Arriving at Sudbury in September 2010, the first thing that Romford supporters noticed was that the old clubhouse and changing rooms had been replaced with a brand new and very impressive facility (as shown in a page from Sudbury’s programme that is reproduced here). Those of us who bought a programme would have noticed the comments by the editor when referring to the previous meetings between the sides, specifically that “you would fancy us to score some goals today.” That is the sort of comment that can come back to bite you, and can do the opposition manager’s team talk for them. Even if the Romford players were unaware of it, the ethos that manager Paul Martin always instilled in his sides was that they had nothing to fear, even against supposedly better sides, and so it proved.







Some pages from AFC Sudbury's programme, including the comment from the editor that came back to bite!


On a sunny and very pleasant late summer afternoon, AFC Sudbury had decent early chances with goalkeeper Adam Rafis having to make a good save from Sudbury’s Russell Malton, who then fired over the bar, but it was Romford who drew first blood when Richard Oxby’s low free-kick found the net in the 16th minute with the Sudbury keeper apparently unsighted.

It was 1-0 to Romford at the break, but 2-0 after 49 minutes as Toran Senghore took advantage of some dithering in the home defence to intercept a back pass and slot the ball home. Stung by this, Sudbury responded, hitting the woodwork, while Kevin Neville cleared one off the line, Rafis made vital saves and James Ishmail made an important tackle to deny them a goal.

Having drawn Sudbury’s sting, Romford scored twice in three minutes. First, after 77 minutes, Andy Edmunds hit the sweetest volley you could imagine after a Sudbury defender had half-cleared Duane Miller’s cross, and then after 80 minutes Miller and Senghore combined to set up Edmunds for his second to make it 4-0

Andy Edmunds volleys Romford's third goal.

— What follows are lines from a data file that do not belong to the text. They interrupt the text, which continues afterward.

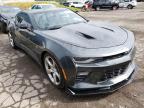 CHEVROLET - CAMARO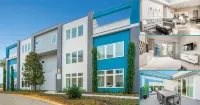 Spectrum Resort Villas Orlando and Waterparks - 4-Star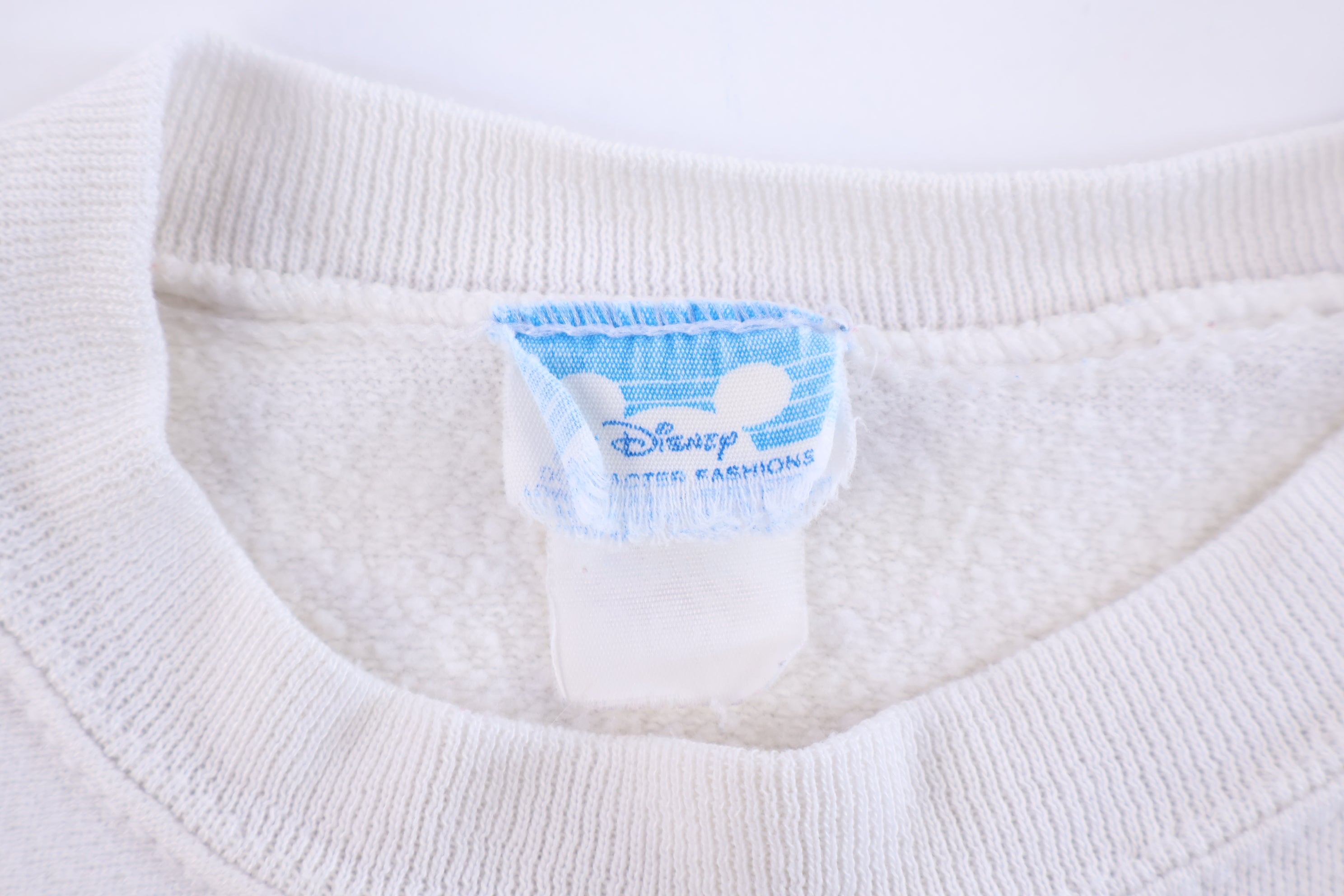 1982 Walt Disney World Epcot Center Sweatshirt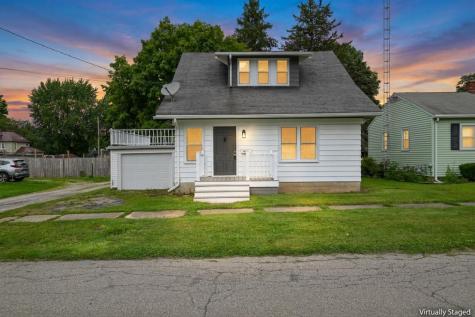 222 E Summit Street Galion OH 44833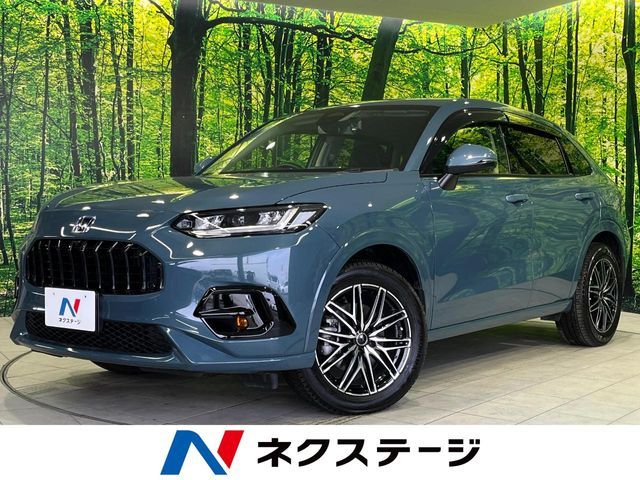 HONDA / ZR-V e:HEV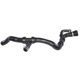 Purchase Top-Quality CRP/REIN - CHR0616 - Engine Coolant Radiator Hose pa1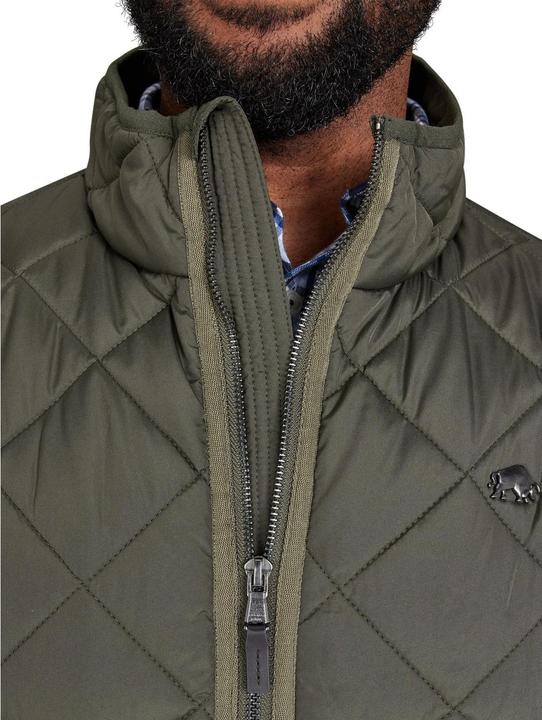 Image du produit Raging Bull - Veste sans manches - Homme (5XL)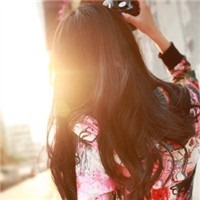 48张清新高级感QQ女生头像 氛围感拉满的唯美女头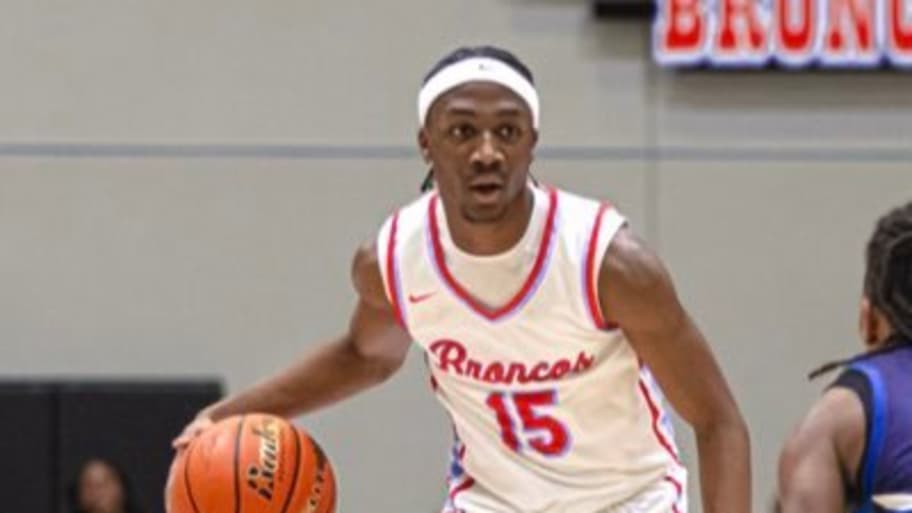 Top 25 Louisiana boys high school basketball rankings - Dec. 17, 2025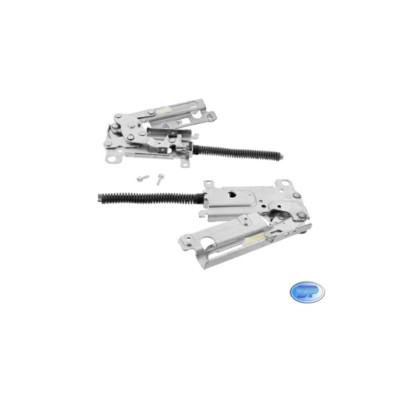 Ariston - Cerniera Destra Della Porta Lavastoviglie - C00302997
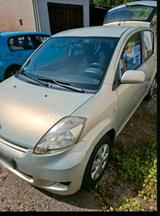 Daihatsu Sirion TÜV nen - Daihatsu in Dortmund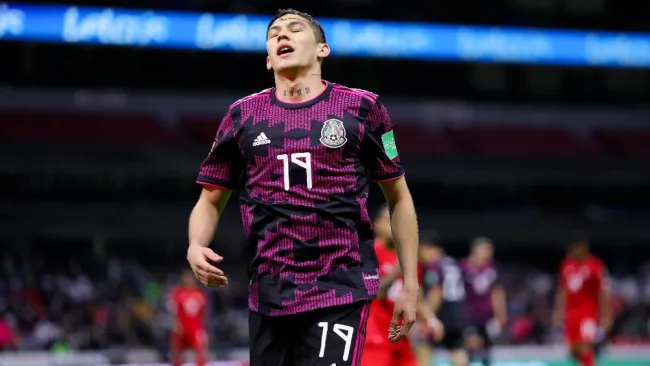 Gerardo Arteaga: 'Sabía que no ir a Juegos Olímpicos traería consecuencias en el Tri'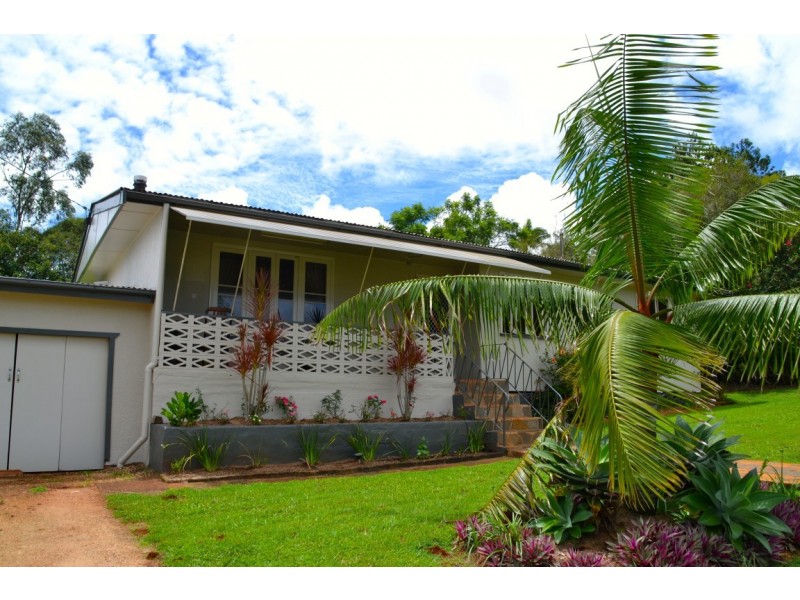 Malanda QLD 4885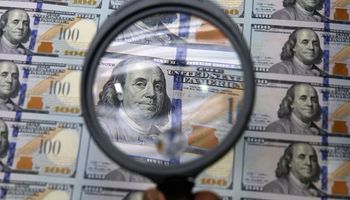 Dólar hoy: cuál es la cotización del blue, el CCL, el MEP y el oficial este miércoles 18 de octubre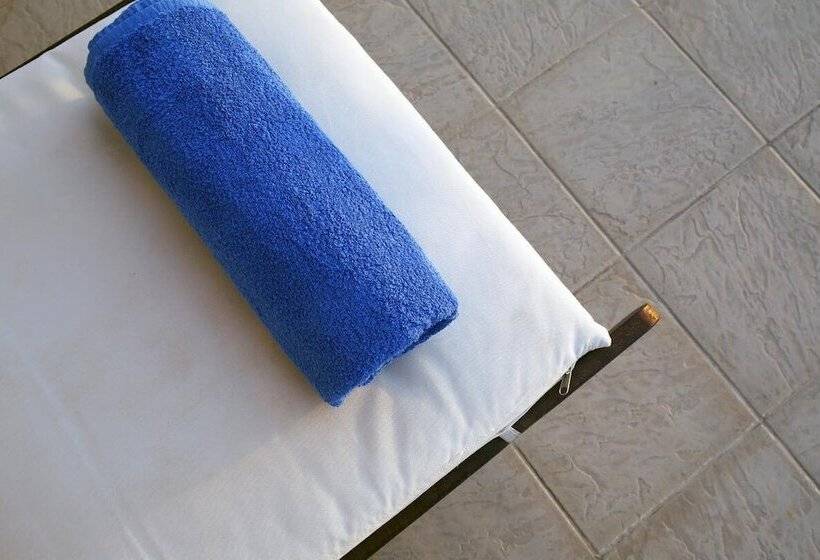 스탠다드 룸, Niki Beach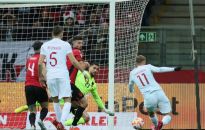 El. ME 2024 - Polska - Albania 1:0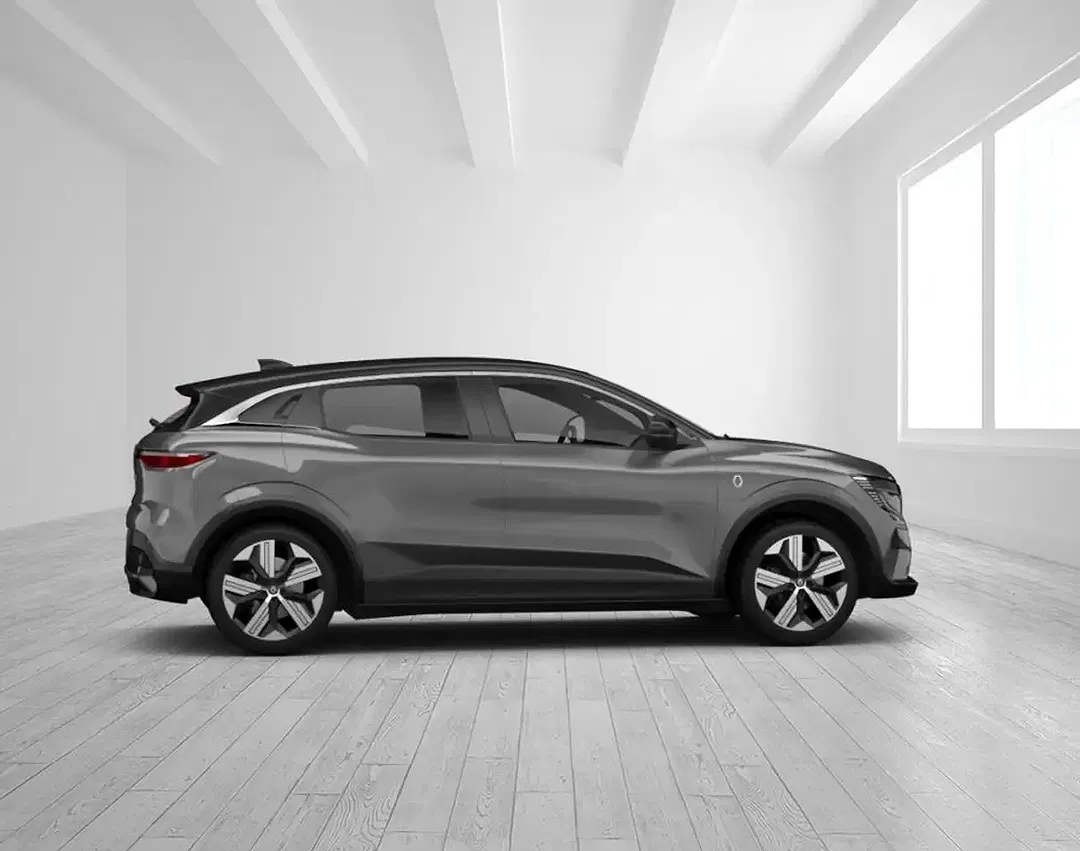 Renault Scenic Electric Esprit Alpine - Thumbnail 13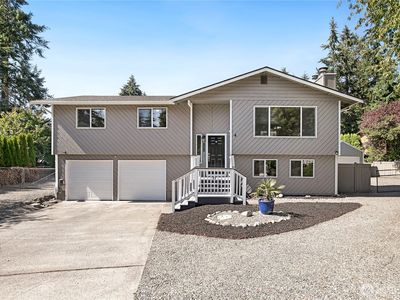 15914 57th Avenue Ct E, Puyallup, WA, 98375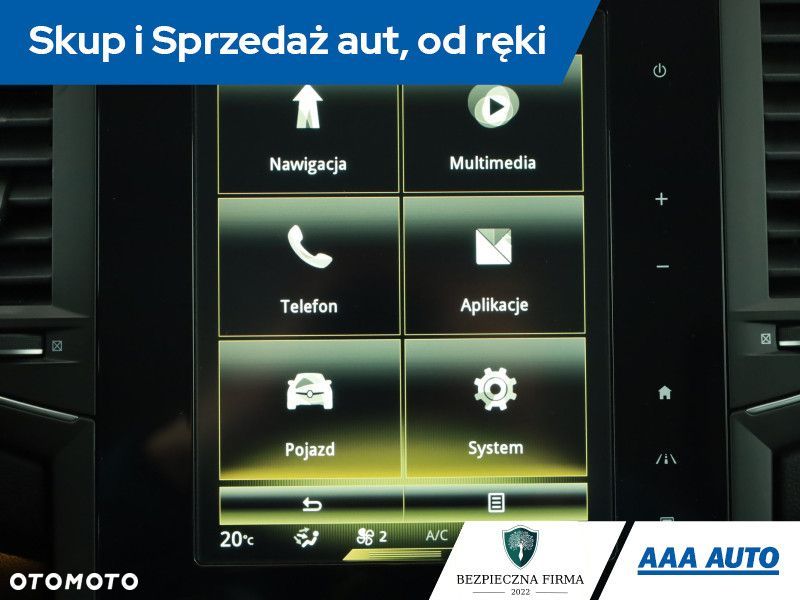 Renault Talisman - 14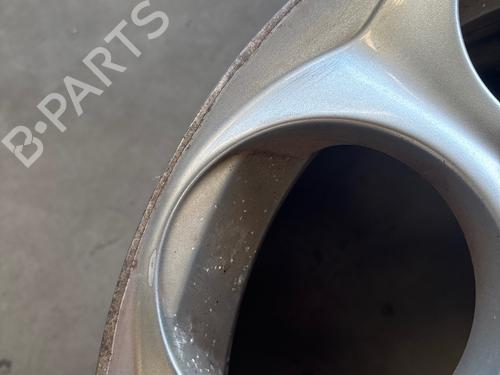 Used Rim Rim 37076593 37076593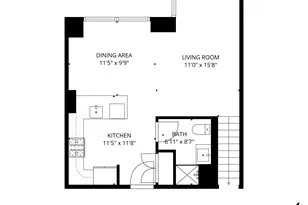 1 Shore Ln, Jersey City, NJ 07310 - Photo 28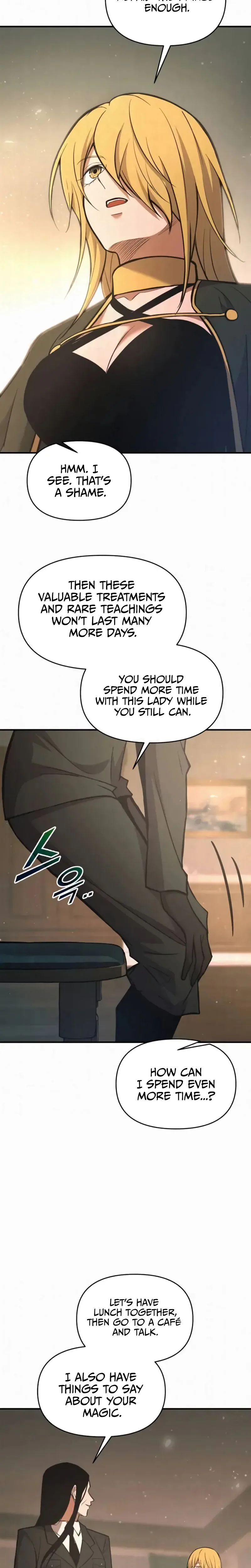 I Became the Tyrant of a Defense Game Chapter 170 - Page 30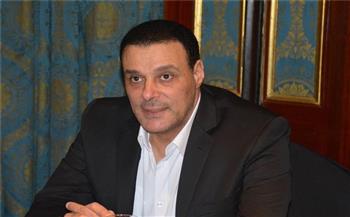 عصام عبد الفتاح: لا يمكن تقييم الحكام بناءً على «فار» 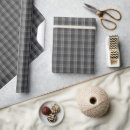 Zoek naar monochrome cadeaupapier Voor hem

The fans cheered Boro off the pitch and the players applauded the fans; it was one of those afternoons that all football fans will know and savour when it’s experienced, going away from home to play a fancied side and getting a stunning, and unexpected result. And in subsequent seasons, Romford have had some similarly outstanding results away from home, including three more wins at Sudbury, with two 3-1 victories and one by the more remarkable score line of 6-3. If there’s one thing that is normally guaranteed when Romford and AFC Sudbury meet, it’s goals; in twenty-one games in all competitions between the sides there have been 86 (an average of just over 4 per game), and on only eight occasions have one side or another failed to score.

Romford's players leave the field to a rapturous reception.


Aside from this memorable trip, five years later in 2015 I made it to Romford’s game at Sudbury in unusual circumstances. Every July or August, we have a family holiday at Center Parcs in Elveden, but in 2015 when we had booked it, the opening day of the football season had not been fixed. When it was, it coincided with our trip to Center Parcs. As my very good luck had it, Romford’s opening fixture was at Sudbury, which just happens to be a mere 30 miles from Eleveden! Boro’s 5-2 defeat that day wasn’t the result I’d hoped for, but at least I got to the game!

How the Romford Recorder reported Boro's win


Win, lose, or draw I’ve always enjoyed trips to Sudbury, it’s a pleasant ground, the people there are nice, the welcome is always warm, and the two clubs have a good relationship. One day very soon, I hope to see Romford play there again.